- **SELECTED EXTRACT**
• • • • •

Ryman’s Nellie Melba Retirement Village has another adored Australian soprano in its midst.
From performing in front of Queen Elizabeth three times, to winning over acclaimed German opera director Wolfgang Wagner, to being described as “the owner of one of the more important voices of the 20th century”; Nance Grant is a star to the core.
Last year when Nance opened a newspaper and an advert for an open day at Ryman’s Nellie Melba Retirement Village fell into her lap, the sign was too hard to ignore.
The Melba name instantly struck a chord, Nance says.
“We lived in a lovely 16th floor apartment up on St Kilda Rd.
“I was adamant I would never leave…
“But I said to my husband Ian, this might be interesting, it’s Nellie Melba.
“When we were leaving the village I said to Ian, what do you think about it? I feel it’s got a good karma.
“And Ian said, ‘well, it’s got everything’.”
The Melba name has been part of Nance and Ian’s lives for decades, Nance says.
“For 12 years I was on the board of the Melba Memorial Conservatorium of Music which became the Melba Opera Trust.
“I go to everything that’s on, so ever since they started, I’ve watched all the singers develop.
“I think the Melba Trust, out of everything in Australia, give the best advice and tuition of how to be a performer.
“Because, as Nellie Melba said, ‘you need more than a voice’, and it’s just so true.”
The need to have more than a voice is something Nance has lived by.
Upon returning from performing for Wagner in 1974 Nance received a letter from the maestro offering two small roles, and later, a principal role.
“I said to Ian, no, we are not going.
“And thank goodness I did because we’ve been married 63 years, and we have fantastic children and grandchildren, and a normal life.”
That “normal life” included Nance winning the final series of the Mobil Quest in 1957, performing at the opening of the Sydney Opera House, studying music while raising three children, 10 years as Principal Soprano with the Australian Opera, and teaching alongside Dame Joan Hammond at the Victorian College of the Arts in Melbourne.

• • • • •

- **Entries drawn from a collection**
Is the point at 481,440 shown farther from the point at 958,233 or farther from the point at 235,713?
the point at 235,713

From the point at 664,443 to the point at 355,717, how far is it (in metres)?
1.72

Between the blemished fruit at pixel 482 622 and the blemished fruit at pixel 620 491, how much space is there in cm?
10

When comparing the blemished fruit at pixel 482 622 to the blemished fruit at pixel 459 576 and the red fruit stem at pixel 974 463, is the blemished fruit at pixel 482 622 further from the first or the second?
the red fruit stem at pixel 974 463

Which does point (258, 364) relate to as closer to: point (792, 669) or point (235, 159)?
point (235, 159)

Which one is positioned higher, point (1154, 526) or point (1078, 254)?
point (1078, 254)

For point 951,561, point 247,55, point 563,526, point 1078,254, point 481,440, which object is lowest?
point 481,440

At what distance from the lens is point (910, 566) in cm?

• • • • •

- **PROBLEMS TO WORK ON**
1: According to the article about Nance Grant, what five things did her "normal life" include? List them all.
2: Does the article about Nance Grant support each statement below? Answer yes or no for each, and quote the words that decide it.
(a) Nance and Ian lived in a 16th floor apartment on St Kilda Rd.
(b) Nance accepted the roles Wagner offered her.
(c) Nance sat on the board of the Melba Memorial Conservatorium of Music for 12 years.
3: Answer these questions from the article about Nance Grant.
(a) How many times did Nance perform in front of Queen Elizabeth?
(b) In what year did Nance win the final series of the Mobil Quest?
(c) How many years have Nance and Ian been married?

- **SOLUTION SET**
1:
- Winning the final series of the Mobil Quest in 1957
- Performing at the opening of the Sydney Opera House
- Studying music while raising three children
- 10 years as Principal Soprano with the Australian Opera
- Teaching alongside Dame Joan Hammond at the Victorian College of the Arts in Melbourne

2:
(a) Yes: "We lived in a lovely 16th floor apartment up on St Kilda Rd."
(b) No: "I said to Ian, no, we are not going."
(c) Yes: "For 12 years I was on the board of the Melba Memorial Conservatorium of Music"

3:
(a) Three times
(b) 1957
(c) 63 years